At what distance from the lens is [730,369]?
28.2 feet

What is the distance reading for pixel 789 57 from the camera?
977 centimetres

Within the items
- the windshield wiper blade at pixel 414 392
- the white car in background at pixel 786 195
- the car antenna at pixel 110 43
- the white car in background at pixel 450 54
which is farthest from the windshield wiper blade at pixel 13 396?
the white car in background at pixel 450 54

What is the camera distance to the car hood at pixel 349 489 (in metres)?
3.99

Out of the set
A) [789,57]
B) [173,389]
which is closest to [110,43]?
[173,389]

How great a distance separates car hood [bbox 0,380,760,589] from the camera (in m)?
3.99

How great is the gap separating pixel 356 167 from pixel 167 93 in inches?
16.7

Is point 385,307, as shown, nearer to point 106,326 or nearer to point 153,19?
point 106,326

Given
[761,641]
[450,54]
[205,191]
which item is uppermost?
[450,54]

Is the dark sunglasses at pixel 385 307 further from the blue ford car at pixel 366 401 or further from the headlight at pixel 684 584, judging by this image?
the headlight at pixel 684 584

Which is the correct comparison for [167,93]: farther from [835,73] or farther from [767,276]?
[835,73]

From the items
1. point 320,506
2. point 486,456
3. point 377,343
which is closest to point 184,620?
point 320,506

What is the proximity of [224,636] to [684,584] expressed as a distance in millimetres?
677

## PROBLEM DESCRIPTION
Switch each occurrence of "camera" in the lines above to "sensor" and reproduce all the lines with nothing else altered.

## ANSWER TO THE TASK
At what distance from the lens is [730,369]?
28.2 feet

What is the distance reading for pixel 789 57 from the sensor?
977 centimetres

Within the items
- the windshield wiper blade at pixel 414 392
- the white car in background at pixel 786 195
- the car antenna at pixel 110 43
- the white car in background at pixel 450 54
which is farthest from the windshield wiper blade at pixel 13 396?
the white car in background at pixel 450 54

What is the sensor distance to the car hood at pixel 349 489 (in metres)?
3.99

Out of the set
A) [789,57]
B) [173,389]
which is closest to [110,43]?
[173,389]

How great a distance separates car hood [bbox 0,380,760,589] from the sensor (in m)?
3.99

How great is the gap separating pixel 356 167 from pixel 167 93 in inches?
16.7

Is point 385,307, as shown, nearer to point 106,326 or nearer to point 153,19?
point 106,326

Given
[761,641]
[450,54]
[205,191]
which item is uppermost?
[450,54]

Is the dark sunglasses at pixel 385 307 further from the blue ford car at pixel 366 401 or further from the headlight at pixel 684 584, judging by this image?
the headlight at pixel 684 584

Which is the correct comparison for [167,93]: farther from [835,73] or farther from [767,276]?
[835,73]

From the items
1. point 320,506
2. point 486,456
3. point 377,343
which is closest to point 184,620?
point 320,506

What is the proximity of [224,636] to [684,584] expressed as a distance in millimetres?
677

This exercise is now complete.